• _EXERCISE TEXT_
Business

FSA's Lord Turner warns against quick-fix regulation

Lord Turner, head of the Financial Services Authority
Image caption Lord Turner said bankers' bonuses were not the fundamental problem

The chairman of the UK financial watchdog has warned that the economic recovery could be undermined if new regulation is introduced too quickly.

Lord Turner said reducing debt levels across the financial system was key, but doing so too quickly could slow the recovery.

He also warned regulators not to get preoccupied with bankers' bonuses, which were not the fundamental problem.

Financial reform is in the spotlight as bankers gather at a London conference.

Key policymakers and bankers have been outlining their views to British Bankers' Association (BBA) members at a time when the coalition government is considering regulatory measures designed to avoid future financial crises.

In preliminary comments ahead of a speech he will make on Wednesday, Lord Turner said: "Our regulatory response will not be effective unless, in the long run, it reduces leverage in the financial system, and constrains it in the real economy.

"The transition to that sounder system needs to be managed with care - too rapid a progress to higher capital and liquidity standards could slow recovery."

Policymakers are agreed that banks need to hold more cash to guard against loans going bad in the future - what they call higher capital ratios.

Leading bankers also called for caution when imposing new regulations.

• _WHAT YOU WILL DO_
List every abbreviation that appears in the article on Lord Turner's warning about regulation.

• _Dataset entries_
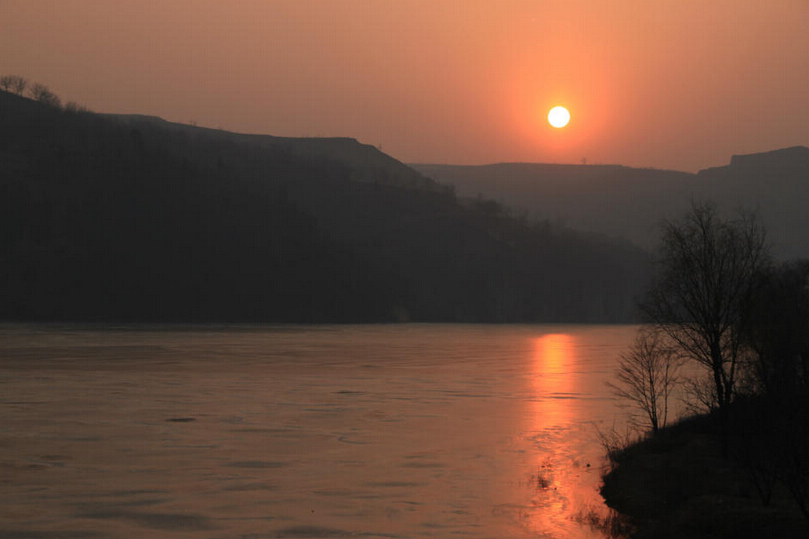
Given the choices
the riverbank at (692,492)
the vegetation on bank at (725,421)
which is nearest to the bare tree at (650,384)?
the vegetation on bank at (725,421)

• _WRITTEN ANSWER_
FSA, UK, BBA